In this theater publicity image released by Boneau/Bryan-Brown, Carey Mulligan, left, and Ben Rosenfield are shown in a scene from "Through a Glass Darkly." Credit: AP

Although most of the world knows Ingmar Bergman through his movies, New Yorkers had the privilege of sharing another visceral part of his vision through regular visits to Brooklyn Academy of Music from his Swedish company, the Royal Dramatic Theatre. And when Bergman died four years ago, it seemed we would never again feel the devastation and elation of his profoundly moving theater.

So call it a kind of miracle to find "Through a Glass Darkly" -- a new, audacious yet faithful 90-minute adaptation of his 1961 psychological film classic.
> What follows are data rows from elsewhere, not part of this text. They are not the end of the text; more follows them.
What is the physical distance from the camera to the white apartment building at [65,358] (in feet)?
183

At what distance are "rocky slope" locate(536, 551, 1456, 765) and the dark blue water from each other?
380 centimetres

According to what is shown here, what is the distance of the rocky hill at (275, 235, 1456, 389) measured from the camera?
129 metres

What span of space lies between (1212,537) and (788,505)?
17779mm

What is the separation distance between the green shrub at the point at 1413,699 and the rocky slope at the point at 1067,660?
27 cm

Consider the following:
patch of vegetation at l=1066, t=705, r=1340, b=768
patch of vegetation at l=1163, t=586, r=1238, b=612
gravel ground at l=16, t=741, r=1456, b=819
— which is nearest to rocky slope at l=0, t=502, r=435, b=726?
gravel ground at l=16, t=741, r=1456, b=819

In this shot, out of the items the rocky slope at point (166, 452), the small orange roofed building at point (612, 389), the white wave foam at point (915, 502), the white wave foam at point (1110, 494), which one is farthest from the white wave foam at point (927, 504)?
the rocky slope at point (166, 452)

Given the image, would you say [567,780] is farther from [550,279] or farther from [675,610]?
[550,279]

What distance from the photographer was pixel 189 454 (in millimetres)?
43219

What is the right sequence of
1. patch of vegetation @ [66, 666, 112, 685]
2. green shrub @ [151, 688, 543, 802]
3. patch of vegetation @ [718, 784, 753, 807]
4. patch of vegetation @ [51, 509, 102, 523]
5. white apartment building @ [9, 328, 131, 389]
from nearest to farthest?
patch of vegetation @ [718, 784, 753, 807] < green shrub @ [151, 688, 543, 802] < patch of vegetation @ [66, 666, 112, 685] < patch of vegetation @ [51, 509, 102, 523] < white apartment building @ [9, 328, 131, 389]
More character study than extended story, the drama throbs with the erotic and intellectual weight of Bergman's own work, while the tiny New York Theatre Workshop in the East Village almost lets us feel the intimacy of his camera close-ups.
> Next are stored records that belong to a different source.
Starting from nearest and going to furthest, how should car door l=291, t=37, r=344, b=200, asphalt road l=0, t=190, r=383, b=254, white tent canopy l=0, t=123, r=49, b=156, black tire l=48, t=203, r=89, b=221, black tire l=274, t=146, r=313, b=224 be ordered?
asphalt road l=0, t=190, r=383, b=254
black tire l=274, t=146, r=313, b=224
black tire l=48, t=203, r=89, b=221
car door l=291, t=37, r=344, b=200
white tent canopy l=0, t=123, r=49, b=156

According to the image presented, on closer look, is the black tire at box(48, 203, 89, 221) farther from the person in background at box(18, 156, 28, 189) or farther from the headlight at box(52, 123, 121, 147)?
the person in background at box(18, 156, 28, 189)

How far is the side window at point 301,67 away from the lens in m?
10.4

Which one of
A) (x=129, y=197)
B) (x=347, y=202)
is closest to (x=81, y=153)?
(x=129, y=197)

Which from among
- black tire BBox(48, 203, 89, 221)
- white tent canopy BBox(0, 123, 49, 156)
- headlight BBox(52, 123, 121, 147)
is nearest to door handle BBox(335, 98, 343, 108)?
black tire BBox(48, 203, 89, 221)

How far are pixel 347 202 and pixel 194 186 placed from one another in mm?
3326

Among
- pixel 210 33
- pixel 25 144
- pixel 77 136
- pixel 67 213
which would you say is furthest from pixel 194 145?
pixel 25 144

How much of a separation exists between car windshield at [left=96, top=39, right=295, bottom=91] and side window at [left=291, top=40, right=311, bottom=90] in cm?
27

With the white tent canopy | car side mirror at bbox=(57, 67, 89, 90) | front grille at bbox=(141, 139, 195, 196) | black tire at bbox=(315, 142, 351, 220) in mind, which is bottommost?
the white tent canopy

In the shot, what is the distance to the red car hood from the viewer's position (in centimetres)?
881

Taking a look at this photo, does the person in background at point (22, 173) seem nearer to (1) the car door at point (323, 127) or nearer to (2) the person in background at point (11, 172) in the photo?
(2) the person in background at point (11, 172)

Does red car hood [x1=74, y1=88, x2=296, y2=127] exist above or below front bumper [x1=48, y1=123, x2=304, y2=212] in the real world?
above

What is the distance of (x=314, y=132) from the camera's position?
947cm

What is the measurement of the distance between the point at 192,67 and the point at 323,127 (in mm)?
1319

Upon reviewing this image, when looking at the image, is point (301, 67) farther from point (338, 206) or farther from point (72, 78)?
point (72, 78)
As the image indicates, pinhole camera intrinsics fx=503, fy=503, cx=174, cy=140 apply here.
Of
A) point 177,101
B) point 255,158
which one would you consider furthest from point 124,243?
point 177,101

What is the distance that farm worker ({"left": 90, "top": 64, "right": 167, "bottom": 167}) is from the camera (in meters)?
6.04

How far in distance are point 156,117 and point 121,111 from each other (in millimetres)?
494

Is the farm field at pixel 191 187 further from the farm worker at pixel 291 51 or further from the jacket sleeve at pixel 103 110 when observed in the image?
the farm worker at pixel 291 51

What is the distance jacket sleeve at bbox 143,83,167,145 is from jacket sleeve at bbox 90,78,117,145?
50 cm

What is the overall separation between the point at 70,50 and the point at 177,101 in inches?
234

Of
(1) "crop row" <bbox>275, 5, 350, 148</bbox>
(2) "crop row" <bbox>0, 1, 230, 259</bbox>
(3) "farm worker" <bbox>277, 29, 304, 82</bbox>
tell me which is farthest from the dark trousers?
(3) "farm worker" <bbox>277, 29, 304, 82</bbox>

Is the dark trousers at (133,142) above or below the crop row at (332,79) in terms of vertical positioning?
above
This staggering and intense production has been staged by British director David Leveaux, far from the Broadway vastness that threatened to swallow his "Arcadia" this season.

In the center of it all is Carey Mulligan, the marvelous young English actress whose presence and kaleidoscopic emotional range were seen on Broadway in "The Seagull" in 2008 and in the 2009 movie, "An Education."

What a performance this is. She plays Karin, recently released from a mental sanitarium for hereditary schizophrenia, desperately trying to make her morose family happy on a vacation on an isolated Swedish island. Mulligan has such an apparent sweetness, such an unforced girlishness about her that, when the demons start calling, she magnetically pulls us down the abyss with her. Have dimples ever looked so sad?

In fact, what performances they all are -- Chris Sarandon as her chilly, narcissistic author-father; Jason Butler Harner as her adoring, confused doctor-husband; Ben Rosenfield as her teenage brother in the throes of artistic ambition and conflicted hormones.

It all plays out like chamber music, duets and trios that tell us everything we need to know in brief scenes. The set, by Takeshi Kata, simply evokes the gray windswept beach, the bedroom with the thin walls and the mystical pull of Karin's alternate reality.

The production is by the Atlantic Theater Company, dislodged as its Chelsea home is renovated. Although the play, adapted by Jenny Worton, deserves a large audience, it would be a shame to expand this jewel for a bigger space.